:: THE DATA ::
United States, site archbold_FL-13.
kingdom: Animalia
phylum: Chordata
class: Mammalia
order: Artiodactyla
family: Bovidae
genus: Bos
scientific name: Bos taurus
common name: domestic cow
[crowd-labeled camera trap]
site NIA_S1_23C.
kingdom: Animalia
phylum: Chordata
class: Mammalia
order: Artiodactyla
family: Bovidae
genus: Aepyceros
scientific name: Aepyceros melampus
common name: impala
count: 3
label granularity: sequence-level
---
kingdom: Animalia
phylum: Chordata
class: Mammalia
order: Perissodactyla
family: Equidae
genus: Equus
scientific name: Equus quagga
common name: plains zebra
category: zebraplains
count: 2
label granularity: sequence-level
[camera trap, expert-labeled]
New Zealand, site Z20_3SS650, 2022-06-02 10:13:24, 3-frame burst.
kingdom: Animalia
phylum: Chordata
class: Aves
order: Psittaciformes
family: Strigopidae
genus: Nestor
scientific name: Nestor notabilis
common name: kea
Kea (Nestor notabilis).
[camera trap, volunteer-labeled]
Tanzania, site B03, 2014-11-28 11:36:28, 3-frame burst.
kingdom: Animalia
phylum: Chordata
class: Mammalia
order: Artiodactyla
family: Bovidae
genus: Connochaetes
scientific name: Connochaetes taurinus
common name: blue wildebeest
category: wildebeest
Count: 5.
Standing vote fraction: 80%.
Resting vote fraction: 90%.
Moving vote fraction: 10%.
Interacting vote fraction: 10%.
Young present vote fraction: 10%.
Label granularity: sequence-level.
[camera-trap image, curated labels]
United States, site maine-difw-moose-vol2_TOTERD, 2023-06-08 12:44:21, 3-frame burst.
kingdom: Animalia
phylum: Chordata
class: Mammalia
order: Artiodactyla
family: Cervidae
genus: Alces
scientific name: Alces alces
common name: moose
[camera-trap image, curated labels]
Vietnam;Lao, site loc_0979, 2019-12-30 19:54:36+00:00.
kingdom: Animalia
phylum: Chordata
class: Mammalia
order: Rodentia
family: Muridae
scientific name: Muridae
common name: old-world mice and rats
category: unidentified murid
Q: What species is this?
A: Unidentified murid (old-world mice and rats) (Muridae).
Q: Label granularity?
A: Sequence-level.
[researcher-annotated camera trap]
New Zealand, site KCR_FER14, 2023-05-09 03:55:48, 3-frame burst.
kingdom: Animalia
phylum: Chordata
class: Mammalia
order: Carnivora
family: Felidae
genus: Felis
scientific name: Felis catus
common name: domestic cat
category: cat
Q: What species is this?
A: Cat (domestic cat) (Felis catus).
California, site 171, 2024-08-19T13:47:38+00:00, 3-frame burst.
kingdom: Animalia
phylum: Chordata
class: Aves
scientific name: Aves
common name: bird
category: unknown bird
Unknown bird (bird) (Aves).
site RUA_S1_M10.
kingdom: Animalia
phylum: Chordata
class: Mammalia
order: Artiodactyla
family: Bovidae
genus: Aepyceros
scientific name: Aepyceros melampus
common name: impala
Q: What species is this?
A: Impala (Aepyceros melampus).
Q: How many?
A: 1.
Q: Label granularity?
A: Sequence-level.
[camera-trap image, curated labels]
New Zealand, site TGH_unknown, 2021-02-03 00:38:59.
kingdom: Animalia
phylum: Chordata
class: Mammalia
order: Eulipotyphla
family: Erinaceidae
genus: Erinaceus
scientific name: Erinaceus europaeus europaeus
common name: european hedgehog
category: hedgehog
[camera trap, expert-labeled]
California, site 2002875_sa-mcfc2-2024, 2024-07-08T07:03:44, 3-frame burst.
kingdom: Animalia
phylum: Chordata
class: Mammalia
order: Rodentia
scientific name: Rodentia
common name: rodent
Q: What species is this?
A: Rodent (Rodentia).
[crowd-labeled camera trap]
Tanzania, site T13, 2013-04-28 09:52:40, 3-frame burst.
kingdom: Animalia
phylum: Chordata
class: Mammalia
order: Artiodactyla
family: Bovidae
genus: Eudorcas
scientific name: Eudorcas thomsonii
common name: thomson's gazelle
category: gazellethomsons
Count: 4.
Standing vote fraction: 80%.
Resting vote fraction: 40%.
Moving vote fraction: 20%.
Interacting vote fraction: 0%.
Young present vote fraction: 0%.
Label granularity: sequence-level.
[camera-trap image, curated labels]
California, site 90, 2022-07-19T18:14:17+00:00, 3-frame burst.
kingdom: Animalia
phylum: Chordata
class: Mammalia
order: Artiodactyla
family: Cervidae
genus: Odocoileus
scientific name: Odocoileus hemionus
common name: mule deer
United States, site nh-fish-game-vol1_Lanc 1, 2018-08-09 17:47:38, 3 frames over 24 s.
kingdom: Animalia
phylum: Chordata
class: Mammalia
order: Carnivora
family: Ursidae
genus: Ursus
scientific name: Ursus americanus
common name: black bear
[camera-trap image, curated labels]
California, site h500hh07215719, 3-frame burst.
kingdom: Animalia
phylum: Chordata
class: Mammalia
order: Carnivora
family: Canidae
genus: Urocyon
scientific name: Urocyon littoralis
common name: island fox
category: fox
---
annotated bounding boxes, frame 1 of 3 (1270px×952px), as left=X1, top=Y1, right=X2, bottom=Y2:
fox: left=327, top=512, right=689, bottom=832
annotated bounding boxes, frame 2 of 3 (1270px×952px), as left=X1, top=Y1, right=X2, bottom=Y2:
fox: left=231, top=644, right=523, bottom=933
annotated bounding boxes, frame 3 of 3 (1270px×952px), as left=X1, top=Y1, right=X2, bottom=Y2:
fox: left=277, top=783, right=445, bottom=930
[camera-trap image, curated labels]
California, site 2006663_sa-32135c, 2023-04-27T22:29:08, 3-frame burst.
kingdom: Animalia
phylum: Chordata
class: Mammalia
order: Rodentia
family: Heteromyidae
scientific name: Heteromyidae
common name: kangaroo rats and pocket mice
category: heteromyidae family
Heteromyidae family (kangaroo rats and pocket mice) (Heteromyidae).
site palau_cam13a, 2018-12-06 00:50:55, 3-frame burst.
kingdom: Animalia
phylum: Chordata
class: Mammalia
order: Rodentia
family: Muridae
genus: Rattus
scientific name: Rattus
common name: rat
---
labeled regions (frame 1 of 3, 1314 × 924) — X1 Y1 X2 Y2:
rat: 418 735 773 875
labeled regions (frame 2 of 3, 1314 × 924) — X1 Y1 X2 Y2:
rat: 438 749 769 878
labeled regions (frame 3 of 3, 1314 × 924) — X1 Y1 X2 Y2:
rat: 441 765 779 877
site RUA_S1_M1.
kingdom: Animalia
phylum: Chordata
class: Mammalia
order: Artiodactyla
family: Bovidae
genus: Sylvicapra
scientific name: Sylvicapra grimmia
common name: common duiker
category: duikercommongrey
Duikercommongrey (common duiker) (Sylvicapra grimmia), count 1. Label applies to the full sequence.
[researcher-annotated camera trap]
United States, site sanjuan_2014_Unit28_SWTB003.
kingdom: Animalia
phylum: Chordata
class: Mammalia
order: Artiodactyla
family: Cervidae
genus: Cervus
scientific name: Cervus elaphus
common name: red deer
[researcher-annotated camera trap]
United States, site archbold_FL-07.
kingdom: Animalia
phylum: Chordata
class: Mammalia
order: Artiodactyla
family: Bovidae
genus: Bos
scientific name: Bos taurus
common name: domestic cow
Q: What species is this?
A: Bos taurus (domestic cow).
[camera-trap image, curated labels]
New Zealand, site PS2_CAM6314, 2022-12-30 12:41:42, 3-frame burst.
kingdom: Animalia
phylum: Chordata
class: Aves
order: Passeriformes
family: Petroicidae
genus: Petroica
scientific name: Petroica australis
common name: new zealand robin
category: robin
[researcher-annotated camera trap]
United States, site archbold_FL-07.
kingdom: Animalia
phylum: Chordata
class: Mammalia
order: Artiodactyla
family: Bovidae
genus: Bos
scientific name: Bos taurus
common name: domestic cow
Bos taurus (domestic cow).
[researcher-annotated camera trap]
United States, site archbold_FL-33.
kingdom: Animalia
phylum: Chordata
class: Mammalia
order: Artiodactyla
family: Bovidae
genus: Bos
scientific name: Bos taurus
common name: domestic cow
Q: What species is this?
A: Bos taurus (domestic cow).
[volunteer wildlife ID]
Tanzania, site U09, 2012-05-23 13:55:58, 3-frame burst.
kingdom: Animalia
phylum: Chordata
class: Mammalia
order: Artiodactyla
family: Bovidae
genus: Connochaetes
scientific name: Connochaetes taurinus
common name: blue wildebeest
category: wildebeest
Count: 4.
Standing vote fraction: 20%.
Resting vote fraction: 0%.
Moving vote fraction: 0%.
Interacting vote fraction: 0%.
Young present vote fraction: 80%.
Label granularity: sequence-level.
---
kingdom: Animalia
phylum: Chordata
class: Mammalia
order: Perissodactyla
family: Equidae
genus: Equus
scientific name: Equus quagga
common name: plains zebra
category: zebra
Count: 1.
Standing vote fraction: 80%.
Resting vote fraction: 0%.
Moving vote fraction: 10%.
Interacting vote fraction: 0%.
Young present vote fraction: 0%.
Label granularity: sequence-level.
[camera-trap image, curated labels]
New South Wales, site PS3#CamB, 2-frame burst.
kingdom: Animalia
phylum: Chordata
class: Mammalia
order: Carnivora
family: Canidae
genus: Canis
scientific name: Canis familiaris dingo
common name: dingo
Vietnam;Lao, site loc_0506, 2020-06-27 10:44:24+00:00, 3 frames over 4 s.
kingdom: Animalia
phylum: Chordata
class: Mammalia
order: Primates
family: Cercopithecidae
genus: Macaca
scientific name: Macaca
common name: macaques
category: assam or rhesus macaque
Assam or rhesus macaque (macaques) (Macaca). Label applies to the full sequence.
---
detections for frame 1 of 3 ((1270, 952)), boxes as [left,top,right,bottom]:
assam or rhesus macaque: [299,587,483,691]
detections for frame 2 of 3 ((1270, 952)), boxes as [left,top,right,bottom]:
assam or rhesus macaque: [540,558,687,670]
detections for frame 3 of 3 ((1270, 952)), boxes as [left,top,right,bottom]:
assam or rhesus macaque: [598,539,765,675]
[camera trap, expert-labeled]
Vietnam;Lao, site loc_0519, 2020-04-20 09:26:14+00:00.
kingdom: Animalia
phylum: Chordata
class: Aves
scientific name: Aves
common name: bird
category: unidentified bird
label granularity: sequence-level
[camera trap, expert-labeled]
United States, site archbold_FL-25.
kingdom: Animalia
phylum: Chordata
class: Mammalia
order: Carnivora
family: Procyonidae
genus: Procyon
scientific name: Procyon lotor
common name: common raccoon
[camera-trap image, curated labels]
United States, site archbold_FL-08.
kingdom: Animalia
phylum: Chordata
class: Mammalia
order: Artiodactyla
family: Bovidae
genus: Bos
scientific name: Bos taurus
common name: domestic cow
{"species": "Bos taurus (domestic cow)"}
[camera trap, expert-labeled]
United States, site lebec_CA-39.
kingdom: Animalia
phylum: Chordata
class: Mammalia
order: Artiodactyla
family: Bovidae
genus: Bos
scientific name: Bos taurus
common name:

:: WHAT YOU WILL DO ::
Both the line containing "category: zebraplains" and the line containing "family: Strigopidae" belong in the answer. Print them and every line above that falls between them exactly, and no others.

:: TASK RESPONSE ::
category: zebraplains
count: 2
label granularity: sequence-level
[camera trap, expert-labeled]
New Zealand, site Z20_3SS650, 2022-06-02 10:13:24, 3-frame burst.
kingdom: Animalia
phylum: Chordata
class: Aves
order: Psittaciformes
family: Strigopidae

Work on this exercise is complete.